0

Collaboration partners of our company will upload files (typically a few GB in size) to a directory on one of our external servers.
From that directory, I will move them to our internal network, where they will be ultimately consumed by our analysts.

So far, the upload is solved with a chroot jail and works fine, same for for what happens when the files arrive in our internal network.

The transfer to our internal network, however, is problematic. I simply rsync them with --remove-source-files and a find to delete the empty directories.
Thing is, the cron job polling interval on the directory needs to be low (we'd prefer every minute), while the transfer time is fairly high (our office DSL is slow), and obviously we don't want to start uploading the same file every 5 minutes.
Is there a good solution for this problem? I could move the contents to a temporary directory, and then rsync from there, but I'm feeling like a more elegant solution exists.

Nils Landt
  • 143
  • 4
  • As a minor-aside, how are you synchronising the partner<->server side of things i.e. how do you ensure that you don't start rsyncing-and-deleting before they've finished uploading? – nickgrim Sep 18 '12 at 12:45
  • That's part of the upload script I prepared for them - they upload to `dir a`, then when the upload is done, the script will move that do `dir b`, which is the watched dir. Since this is a move on the same partition, it's nearly instantaneous – Nils Landt Sep 18 '12 at 17:28

2 Answers2

4

lockrun was designed specifically for this use case:

$ crontab -l
* * * * * lockrun --lockfile=/tmp/.partner-sync -- rsync src/ dest/

That will trigger every minute but only run if /tmp/.partner-sync is not already locked.

  • And, if you have problem with bandwitdth, you can use `--bwlimit` switch for rsync... – Jan Marek Sep 18 '12 at 11:58
  • I think this almost-but-not-quite solves the problem.
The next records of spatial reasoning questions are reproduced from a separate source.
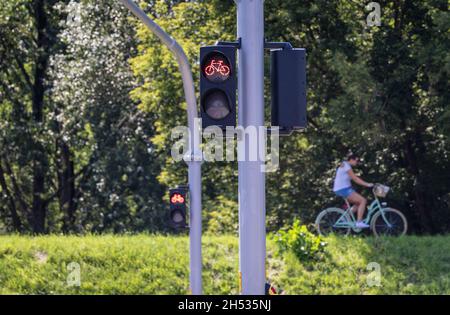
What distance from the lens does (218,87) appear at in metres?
8.25

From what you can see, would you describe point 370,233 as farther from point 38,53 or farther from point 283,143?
point 38,53

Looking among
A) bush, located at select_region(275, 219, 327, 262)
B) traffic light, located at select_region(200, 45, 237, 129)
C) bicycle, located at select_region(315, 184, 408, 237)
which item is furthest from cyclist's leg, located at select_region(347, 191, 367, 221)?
traffic light, located at select_region(200, 45, 237, 129)

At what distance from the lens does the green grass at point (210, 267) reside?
655 inches

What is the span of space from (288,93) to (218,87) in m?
0.64

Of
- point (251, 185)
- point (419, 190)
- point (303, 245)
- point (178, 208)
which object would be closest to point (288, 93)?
point (251, 185)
I think the OP is hoping that if `file2` is ready to sync whilst `file1` is still syncing, then the transfer of `file2` will start immediately (rather than "on the next poll after `file1` has finished") – nickgrim Sep 18 '12 at 12:50
  • @nickgrim This is actually perfect, if file2 were to start rsyncing immediately, it would just congest our pipes, meaning file1 would be finished much later. – Nils Landt Sep 18 '12 at 17:29
0

In the end, I went with flock simply because lockrun (which Darren Chamberlain mentioned) does not have a maintained deb package.

Nils Landt
  • 143
  • 4